Creating a standard EULA would be good for developers as well as users. It simplifies the process for both sides, and only causes real problems for people trying to take advantage of the EULA. Consumers would have a better understanding of what they were getting into with their purchaes and developers would have more confidence that their customers were better versed in the conditions that came with their product.

Leave it to Congress

The issue of file sharing is one that I believe is too complex for the courts to handle on their own. Their best decision in the matter would be to hand it to Congress for a legislative solution rather than a judicial one. File sharing raises issues that if not decided upon carefully could set precedents that reach far beyond the confines of the music indusrtry and P2P. The potential harm of such precedents puts the court in a dangerous position. It’s the courts duty to uphold and interperet the law but in this case I think it would be better to seek new laws rather than try and confrom old ones to a new problem. If the court were to hand down a decision in favor of either party in this case, the precdent set would have potentially devestating effects.

If the court were to decide in favor of the plantiffs, thus shuting down Grokster and probably outlawing P2P, the effect on the technological inovation would be catasrophic. As noted in the CS professors breif, this would create an environment that necessitated that all new technologies are safe guarded against possible infringing uses. This would effect both the cost, and development time hurting both, and resulting in products that are watered down and which lack functionality for the sake of safety from lawsuits. The fear of legal action against new technologies would stunt investment and slow the advance of technology to a crawl. There is also the issue of what this does to the Betamax precedent. To rule against Grokster would require at least a clarification of Betamax and would create a grey area between Betamax which is legal, and Grokster which is not in which CD burners, iPods, and Tivo would lie. Without the protection of Betamax these grey technologies could potentially all be brought to court for their infringing uses, which would continually redraw the line for legality in recording equipment. This would be an economic nightmare that I don’t think the court is eager to bring about. So what happens if they instead decide for Grokster?

A decision in Groksters favor could have equally damaging effects. Since it is hardly disputable that illegal infringment does occur via the Grokster software, ruling it legal because of it’s non infringing qualities would say that it’s ok to break the law as long as you’re inovative. The Sony Betamax may have been similar in that it was found to be ok by the court under the substantial noninfringing use test, but in the case of Betamax the main use (time shifting) was noninfringing which isn’t the case for Grokster for which the vast majority of it’s use is for illegal purposes. Because Grokster is so widely used to violate copyright it’s validation by the court would set the limit for allowable illegal activity in inovative products at much too high a level. This would certainly be abused by future technologies, desiged for purposefully illegal activities but innovative so that they are immune to liability. This too is a situation that the court would probably like to avoid. So what are they to do?

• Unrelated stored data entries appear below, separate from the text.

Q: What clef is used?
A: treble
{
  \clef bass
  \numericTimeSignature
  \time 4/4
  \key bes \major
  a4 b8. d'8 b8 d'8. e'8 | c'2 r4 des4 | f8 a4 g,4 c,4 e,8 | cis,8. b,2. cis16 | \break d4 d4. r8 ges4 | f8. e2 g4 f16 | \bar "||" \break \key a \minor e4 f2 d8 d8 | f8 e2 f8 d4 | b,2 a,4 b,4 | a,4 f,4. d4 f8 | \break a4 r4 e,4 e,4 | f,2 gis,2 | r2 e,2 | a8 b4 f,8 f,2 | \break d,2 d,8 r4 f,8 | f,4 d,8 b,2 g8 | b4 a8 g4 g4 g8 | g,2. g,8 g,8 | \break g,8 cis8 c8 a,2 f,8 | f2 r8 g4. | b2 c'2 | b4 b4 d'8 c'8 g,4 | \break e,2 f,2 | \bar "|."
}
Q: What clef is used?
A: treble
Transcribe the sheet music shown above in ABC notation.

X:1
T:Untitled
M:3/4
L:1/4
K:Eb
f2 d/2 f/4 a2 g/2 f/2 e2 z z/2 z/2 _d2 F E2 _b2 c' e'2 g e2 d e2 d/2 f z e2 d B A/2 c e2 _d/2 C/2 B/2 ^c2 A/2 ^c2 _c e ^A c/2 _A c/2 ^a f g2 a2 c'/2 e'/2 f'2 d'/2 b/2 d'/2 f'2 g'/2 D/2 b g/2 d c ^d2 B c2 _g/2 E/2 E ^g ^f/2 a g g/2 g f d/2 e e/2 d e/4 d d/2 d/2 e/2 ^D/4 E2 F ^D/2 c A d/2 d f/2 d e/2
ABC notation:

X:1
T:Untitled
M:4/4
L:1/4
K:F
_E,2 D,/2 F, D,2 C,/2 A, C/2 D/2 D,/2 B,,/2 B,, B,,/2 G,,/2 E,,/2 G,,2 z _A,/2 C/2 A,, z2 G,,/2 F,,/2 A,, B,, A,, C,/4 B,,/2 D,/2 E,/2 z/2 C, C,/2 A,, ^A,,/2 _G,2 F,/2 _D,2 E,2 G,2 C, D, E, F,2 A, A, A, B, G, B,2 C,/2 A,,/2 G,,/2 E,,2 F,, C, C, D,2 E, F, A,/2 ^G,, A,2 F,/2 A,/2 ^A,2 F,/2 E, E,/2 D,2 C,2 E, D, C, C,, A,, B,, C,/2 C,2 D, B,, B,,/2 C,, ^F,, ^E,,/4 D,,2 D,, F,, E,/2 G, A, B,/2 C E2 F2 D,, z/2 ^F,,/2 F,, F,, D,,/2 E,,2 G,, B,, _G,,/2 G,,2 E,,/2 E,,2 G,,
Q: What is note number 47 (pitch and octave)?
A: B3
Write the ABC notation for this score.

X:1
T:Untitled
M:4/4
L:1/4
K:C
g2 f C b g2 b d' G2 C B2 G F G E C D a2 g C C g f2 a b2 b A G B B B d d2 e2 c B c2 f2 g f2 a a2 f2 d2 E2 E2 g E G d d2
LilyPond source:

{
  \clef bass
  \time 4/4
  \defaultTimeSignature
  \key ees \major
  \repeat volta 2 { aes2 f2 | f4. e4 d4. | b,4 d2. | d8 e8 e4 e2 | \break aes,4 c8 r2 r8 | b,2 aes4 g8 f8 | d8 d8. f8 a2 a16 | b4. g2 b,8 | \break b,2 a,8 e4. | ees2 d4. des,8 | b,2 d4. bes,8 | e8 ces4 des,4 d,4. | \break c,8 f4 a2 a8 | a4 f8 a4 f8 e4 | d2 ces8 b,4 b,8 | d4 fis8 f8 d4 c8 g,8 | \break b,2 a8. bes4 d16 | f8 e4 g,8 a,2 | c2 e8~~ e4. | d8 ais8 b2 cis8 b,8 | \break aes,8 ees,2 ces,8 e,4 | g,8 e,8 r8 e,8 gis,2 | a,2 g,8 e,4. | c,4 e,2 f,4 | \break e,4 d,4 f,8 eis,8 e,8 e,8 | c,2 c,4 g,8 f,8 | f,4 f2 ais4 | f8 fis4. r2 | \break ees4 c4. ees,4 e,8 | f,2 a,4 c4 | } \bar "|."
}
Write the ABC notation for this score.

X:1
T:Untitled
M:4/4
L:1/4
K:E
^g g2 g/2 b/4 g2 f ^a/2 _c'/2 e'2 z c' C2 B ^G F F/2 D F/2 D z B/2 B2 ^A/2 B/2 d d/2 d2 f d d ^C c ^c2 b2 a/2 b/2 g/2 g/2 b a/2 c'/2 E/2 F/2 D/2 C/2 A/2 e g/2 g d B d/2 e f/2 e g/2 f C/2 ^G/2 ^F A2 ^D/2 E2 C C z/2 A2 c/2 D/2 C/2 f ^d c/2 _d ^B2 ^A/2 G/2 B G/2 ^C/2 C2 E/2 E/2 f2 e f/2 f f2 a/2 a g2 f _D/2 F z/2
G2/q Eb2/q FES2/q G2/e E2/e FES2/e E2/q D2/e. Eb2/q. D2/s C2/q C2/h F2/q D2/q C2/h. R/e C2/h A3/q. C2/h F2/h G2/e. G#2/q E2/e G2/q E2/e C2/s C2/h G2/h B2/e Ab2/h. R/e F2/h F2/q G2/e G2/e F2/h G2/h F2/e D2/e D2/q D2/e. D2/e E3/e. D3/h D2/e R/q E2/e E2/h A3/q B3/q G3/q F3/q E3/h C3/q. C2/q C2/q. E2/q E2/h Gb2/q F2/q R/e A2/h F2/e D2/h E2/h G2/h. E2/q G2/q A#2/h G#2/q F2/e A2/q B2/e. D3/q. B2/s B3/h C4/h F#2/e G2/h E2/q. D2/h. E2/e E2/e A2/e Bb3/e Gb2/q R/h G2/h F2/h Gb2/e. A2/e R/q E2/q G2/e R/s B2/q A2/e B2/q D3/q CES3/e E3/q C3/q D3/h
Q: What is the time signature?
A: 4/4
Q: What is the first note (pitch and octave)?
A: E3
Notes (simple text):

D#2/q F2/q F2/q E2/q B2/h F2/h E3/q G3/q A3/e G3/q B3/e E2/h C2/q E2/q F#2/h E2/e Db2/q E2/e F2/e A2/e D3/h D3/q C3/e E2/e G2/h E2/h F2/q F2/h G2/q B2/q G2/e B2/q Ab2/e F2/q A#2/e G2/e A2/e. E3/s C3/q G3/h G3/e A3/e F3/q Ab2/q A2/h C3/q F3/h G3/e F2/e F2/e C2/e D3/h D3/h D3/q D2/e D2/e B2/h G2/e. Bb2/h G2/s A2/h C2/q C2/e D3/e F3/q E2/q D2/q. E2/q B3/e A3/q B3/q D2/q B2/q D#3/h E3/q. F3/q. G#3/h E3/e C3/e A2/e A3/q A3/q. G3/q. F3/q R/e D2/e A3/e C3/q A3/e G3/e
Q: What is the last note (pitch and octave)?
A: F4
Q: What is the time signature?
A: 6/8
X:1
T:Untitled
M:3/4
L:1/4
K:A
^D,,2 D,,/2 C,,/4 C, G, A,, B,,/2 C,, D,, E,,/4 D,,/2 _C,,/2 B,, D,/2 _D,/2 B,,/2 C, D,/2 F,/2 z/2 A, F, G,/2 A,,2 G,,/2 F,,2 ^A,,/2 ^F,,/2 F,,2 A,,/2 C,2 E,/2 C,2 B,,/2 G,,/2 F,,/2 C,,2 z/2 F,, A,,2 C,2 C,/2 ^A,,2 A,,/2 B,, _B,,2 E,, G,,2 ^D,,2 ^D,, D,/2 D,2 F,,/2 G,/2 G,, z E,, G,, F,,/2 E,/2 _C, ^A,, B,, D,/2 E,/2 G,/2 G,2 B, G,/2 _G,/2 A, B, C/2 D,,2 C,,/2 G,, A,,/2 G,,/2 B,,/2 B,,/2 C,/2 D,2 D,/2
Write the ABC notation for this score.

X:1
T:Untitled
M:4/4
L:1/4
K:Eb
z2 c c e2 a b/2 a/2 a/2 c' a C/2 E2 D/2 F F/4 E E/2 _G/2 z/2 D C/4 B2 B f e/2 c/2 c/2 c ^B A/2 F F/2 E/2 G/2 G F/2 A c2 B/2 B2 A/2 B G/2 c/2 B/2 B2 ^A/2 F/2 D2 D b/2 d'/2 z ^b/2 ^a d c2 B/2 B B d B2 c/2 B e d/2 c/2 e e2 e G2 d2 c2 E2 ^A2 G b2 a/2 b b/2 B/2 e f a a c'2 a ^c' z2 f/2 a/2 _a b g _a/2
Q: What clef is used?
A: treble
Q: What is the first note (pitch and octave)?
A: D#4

The best solution to the situation is a compromise that protects copyright owners rights as well as fosters an environment hospitable to innovation. This type of solution would be easiest to get from Congress where laws could be tailored to the issues that file sharing poses rather than in the courts where existing laws would have to be contorted and shaped to make sense in the context of a technology they may never have forseen. The court tried to hand Betamax to congress but nothing ever happened in Congress about it. I think that this is the right course of action here too, but the court should be careful to insure that Congress is more interested in dealing with it than they were for Betamax.